• **PROBLEM REQUIREMENTS**:
When you reach the line with "Luke Falk of", transcribe it and each line after it through the last one below, exactly. Pictures stay out.

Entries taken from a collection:
'''

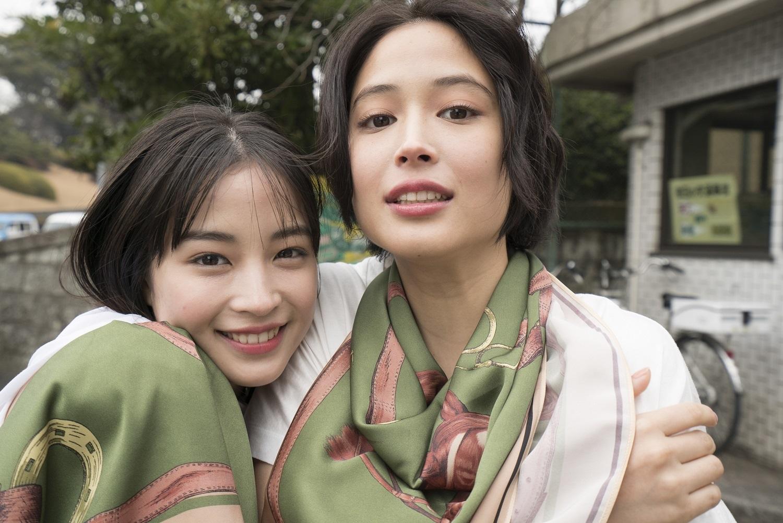 広瀬アリス、広瀬すず/「GINZA PLACE presents OH MY SISTER! -広瀬姉妹・写真展-」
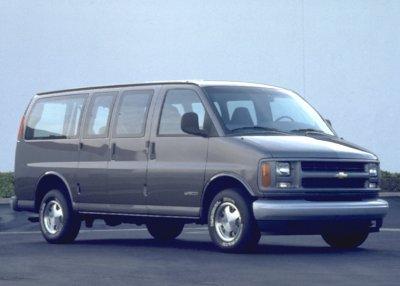 2000 Chevrolet G1500 Express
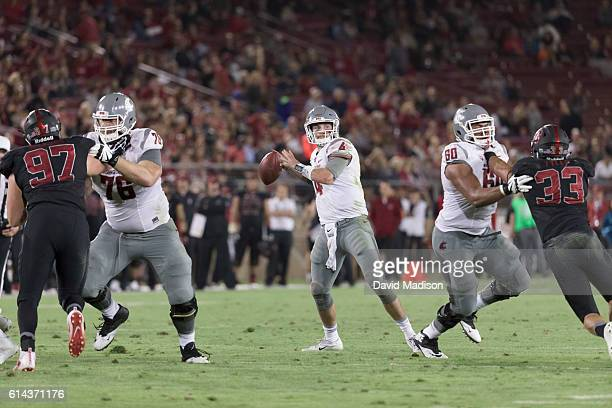 Luke Falk of the Washington State Huskies plays in an NCAA Pac12 football game against the Stanford Cardinal on October 8 2016 at Stanford Stadium on...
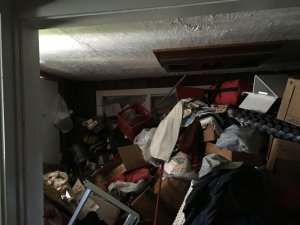 hoarders house cleaning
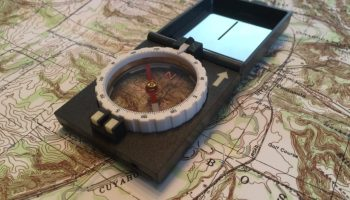 K&R M1 Sport Compass | Rugged and simple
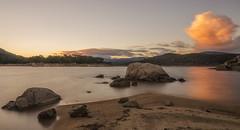 La nube. (Amparo Hervella) Tags: embalsedelburguillo ávila españa spain paisaje agua cielo nube reflejo naturaleza roca montaña largaexposición d7000 nikon nikond7000 atardecer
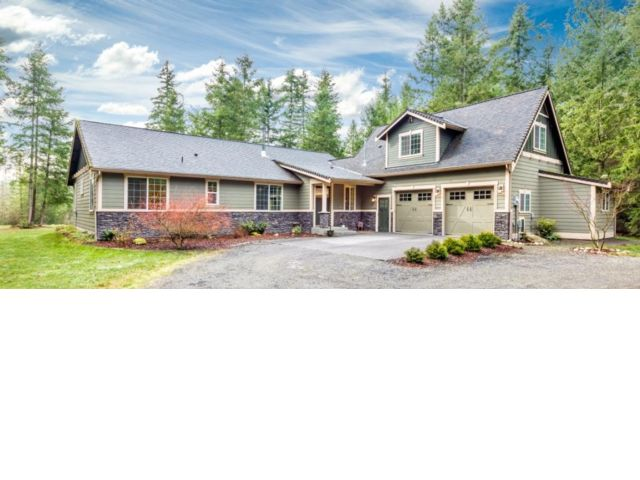 4 BR,  2.55 BTH  Contemporary style home in Yelm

'''

• **ANSWER BOX**:
 Luke Falk of the Washington State Huskies plays in an NCAA Pac12 football game against the Stanford Cardinal on October 8 2016 at Stanford Stadium on...
 hoarders house cleaning
 K&R M1 Sport Compass | Rugged and simple
 La nube. (Amparo Hervella) Tags: embalsedelburguillo ávila españa spain paisaje agua cielo nube reflejo naturaleza roca montaña largaexposición d7000 nikon nikond7000 atardecer
 4 BR,  2.55 BTH  Contemporary style home in Yelm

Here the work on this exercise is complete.